■ **PASSAGE TO READ**

◆ ◆ ◆ ◆ ◆ ◆ ◆

I have to use a dataset then use decision tree classifier, for that I can't have categorical data, but this dataset has columns with categorical data like this:
I know it can be done by using get_dummies function but I couldn't do it. I've firstly read the dataset like this:
def load_data(fname):
"""Load CSV file"""
df = pd.read_csv(fname)
nc = df.shape[1]
matrix = df.values
table_X = matrix [:, 2:]
table_y = matrix [:, 81]
features_names = df.columns.values[1:]
target = df.columns.values[81]
return table_X, table_y
table_X, table_y = load_data("dataset.csv")
pd.get_dummies(table_X)
when I run this I get this exception: Exception: Data must be 1-dimensional
What am I doing wrong?
------------------------------- EDIT ------------------------------------
from sklearn.preprocessing import LabelEncoder
le = LabelEncoder()
y = le.fit_transform(table_y)
le.classes_
le.transform(['<200000', '>400000', '[200000,400000]'])
To apply the decision tree algorithm:
from sklearn import tree
dtc_Gini = tree.DecisionTreeClassifier() #criterion='gini'
dtc_Gini1 = dtc_Gini.fit(table_X, y)
ValueError: could not convert string to float: 'RL'

◆ ◆ ◆ ◆ ◆ ◆ ◆

■ **ITEMS**
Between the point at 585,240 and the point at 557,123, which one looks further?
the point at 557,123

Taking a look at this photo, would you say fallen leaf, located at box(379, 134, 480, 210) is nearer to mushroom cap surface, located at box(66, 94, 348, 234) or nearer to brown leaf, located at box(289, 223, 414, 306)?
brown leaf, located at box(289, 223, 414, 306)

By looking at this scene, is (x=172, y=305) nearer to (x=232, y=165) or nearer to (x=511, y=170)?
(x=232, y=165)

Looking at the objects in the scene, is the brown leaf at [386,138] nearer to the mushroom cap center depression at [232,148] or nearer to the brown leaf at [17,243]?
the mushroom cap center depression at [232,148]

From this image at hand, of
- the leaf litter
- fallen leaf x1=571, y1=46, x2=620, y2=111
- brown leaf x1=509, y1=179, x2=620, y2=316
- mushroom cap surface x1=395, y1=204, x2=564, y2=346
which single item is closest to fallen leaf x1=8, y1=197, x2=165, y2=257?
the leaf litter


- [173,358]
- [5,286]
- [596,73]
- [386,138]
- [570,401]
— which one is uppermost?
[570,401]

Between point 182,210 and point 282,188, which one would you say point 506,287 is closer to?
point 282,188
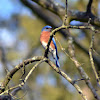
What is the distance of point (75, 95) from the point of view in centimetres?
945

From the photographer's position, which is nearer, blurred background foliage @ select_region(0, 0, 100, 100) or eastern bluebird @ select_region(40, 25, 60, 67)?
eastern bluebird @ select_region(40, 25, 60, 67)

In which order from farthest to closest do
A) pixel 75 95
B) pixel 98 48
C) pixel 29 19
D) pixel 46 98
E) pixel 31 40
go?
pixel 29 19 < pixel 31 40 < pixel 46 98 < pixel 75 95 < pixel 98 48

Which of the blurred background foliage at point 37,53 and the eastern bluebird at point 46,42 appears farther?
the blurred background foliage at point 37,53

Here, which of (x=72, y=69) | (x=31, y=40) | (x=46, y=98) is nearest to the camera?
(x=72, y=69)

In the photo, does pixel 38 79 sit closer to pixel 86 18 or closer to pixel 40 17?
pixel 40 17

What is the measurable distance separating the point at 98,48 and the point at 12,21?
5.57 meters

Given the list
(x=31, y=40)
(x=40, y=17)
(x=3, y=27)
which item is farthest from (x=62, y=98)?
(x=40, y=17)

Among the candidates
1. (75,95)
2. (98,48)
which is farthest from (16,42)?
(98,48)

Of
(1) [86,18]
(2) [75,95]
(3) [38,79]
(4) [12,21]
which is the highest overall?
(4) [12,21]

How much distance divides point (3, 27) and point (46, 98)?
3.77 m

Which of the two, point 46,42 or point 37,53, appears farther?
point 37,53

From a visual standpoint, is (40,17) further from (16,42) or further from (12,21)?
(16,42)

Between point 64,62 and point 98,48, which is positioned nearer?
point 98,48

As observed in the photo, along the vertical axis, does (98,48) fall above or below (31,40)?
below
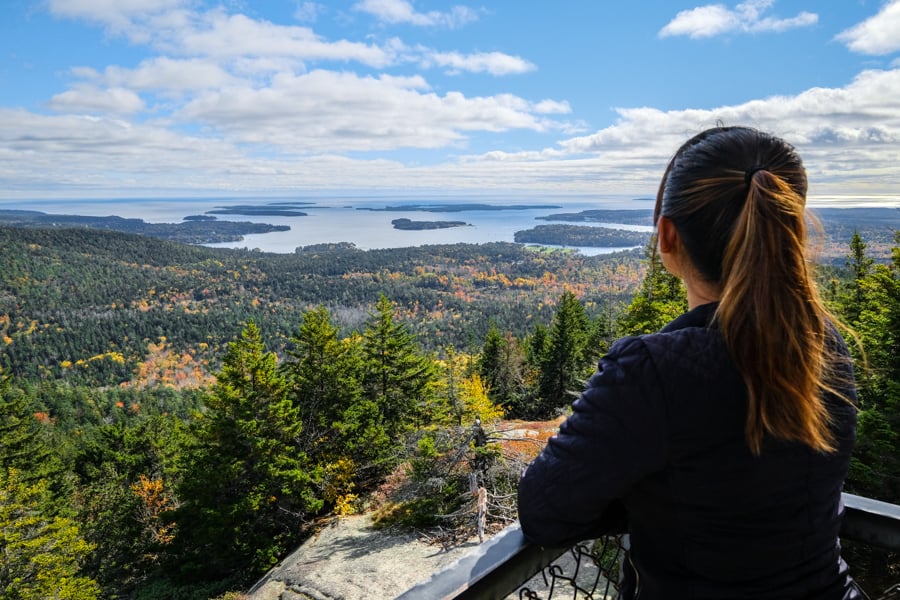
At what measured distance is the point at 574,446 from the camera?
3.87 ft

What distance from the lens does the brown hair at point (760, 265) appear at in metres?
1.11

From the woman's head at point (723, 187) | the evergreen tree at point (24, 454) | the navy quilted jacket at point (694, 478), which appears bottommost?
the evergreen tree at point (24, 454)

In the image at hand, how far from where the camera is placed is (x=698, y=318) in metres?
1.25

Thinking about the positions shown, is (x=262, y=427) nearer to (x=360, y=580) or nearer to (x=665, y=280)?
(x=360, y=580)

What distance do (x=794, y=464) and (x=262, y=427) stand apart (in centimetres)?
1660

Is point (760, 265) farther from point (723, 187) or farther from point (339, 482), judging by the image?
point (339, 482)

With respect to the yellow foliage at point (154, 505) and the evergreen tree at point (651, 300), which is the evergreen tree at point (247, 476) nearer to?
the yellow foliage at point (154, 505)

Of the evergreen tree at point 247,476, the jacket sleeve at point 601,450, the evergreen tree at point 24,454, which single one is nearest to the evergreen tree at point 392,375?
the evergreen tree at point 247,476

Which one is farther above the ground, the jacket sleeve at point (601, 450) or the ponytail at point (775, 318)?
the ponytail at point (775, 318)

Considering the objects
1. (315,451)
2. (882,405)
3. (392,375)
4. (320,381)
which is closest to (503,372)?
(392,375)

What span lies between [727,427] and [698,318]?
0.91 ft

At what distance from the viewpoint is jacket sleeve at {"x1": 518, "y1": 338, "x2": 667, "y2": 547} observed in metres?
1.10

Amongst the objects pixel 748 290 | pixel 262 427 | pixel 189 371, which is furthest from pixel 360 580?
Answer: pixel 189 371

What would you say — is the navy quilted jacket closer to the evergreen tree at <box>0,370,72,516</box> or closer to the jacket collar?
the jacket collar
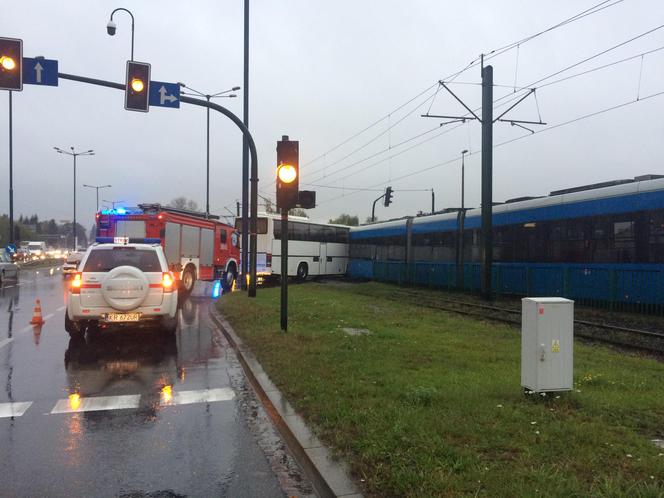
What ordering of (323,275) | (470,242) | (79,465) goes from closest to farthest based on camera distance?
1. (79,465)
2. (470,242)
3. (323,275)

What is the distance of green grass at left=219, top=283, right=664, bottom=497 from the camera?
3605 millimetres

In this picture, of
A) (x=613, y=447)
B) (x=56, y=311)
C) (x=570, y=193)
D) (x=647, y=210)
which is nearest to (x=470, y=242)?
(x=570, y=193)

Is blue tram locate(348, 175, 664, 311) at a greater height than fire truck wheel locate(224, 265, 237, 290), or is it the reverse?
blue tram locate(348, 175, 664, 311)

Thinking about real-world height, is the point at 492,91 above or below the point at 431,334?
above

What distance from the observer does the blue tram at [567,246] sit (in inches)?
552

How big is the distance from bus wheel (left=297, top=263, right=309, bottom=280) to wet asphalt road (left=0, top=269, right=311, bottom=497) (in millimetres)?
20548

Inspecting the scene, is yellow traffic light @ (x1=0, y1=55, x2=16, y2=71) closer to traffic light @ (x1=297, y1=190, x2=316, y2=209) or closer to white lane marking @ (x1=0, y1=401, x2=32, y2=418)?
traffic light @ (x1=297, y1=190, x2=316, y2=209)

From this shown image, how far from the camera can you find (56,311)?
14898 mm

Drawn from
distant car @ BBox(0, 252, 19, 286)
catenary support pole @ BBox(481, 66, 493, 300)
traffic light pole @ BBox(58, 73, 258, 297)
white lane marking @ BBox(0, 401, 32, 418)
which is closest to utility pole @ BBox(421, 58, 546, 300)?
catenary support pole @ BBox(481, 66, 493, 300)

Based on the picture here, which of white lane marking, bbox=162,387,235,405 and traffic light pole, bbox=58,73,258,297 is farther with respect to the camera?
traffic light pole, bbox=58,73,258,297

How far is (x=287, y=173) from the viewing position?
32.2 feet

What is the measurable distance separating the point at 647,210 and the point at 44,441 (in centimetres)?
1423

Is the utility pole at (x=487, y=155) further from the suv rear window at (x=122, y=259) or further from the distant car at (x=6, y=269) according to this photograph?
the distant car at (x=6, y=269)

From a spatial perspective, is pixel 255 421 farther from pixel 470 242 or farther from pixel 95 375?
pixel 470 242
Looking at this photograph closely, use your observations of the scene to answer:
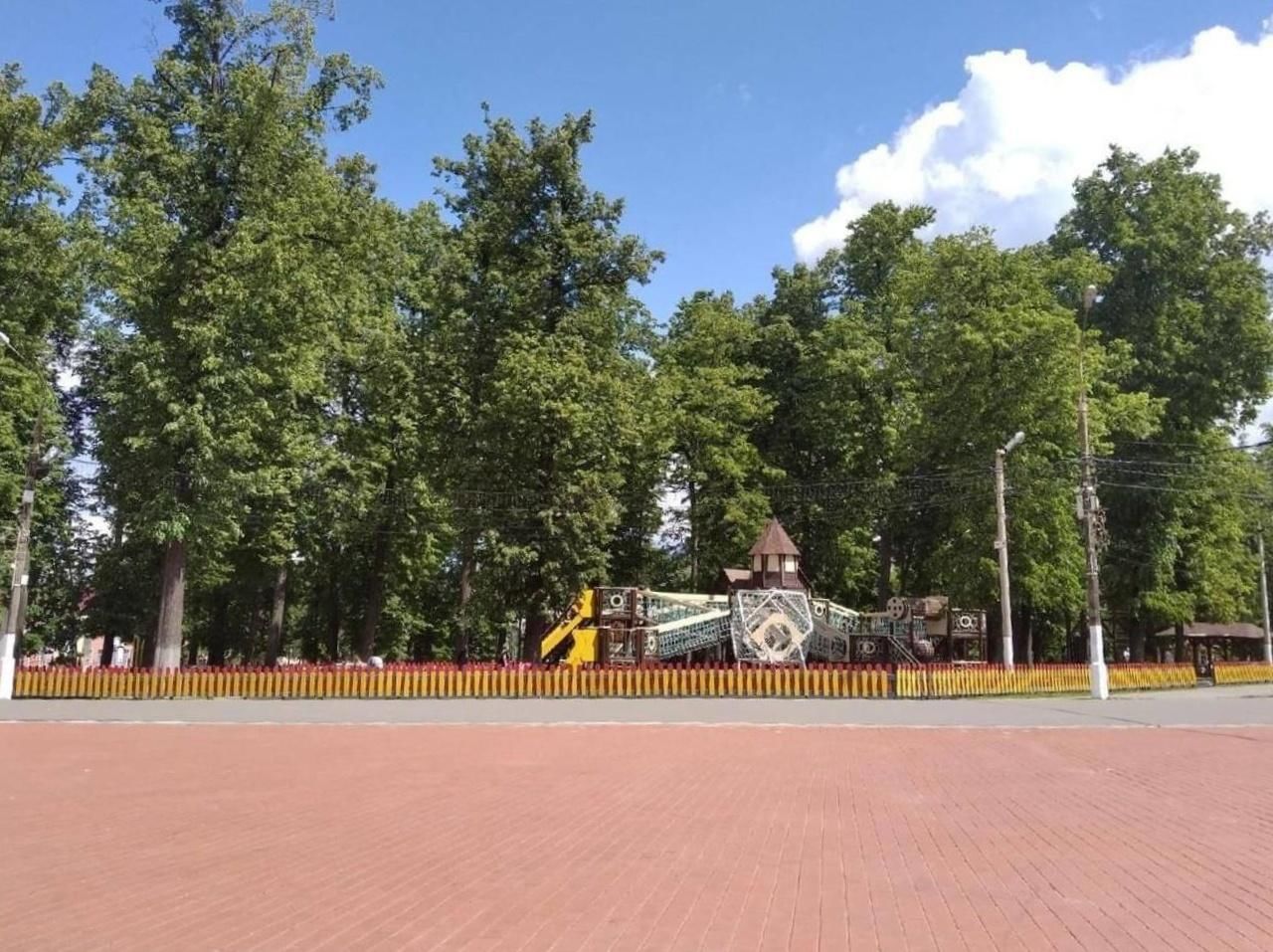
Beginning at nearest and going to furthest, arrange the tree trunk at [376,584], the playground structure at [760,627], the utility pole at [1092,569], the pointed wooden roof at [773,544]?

◆ ◆ ◆ ◆ ◆ ◆ ◆

■ **EXERCISE INSTRUCTIONS**
In the forum post about categorical data, what exception appears when pd.get_dummies is run on table_X?

■ **PROBLEM SOLUTION**
Exception: Data must be 1-dimensional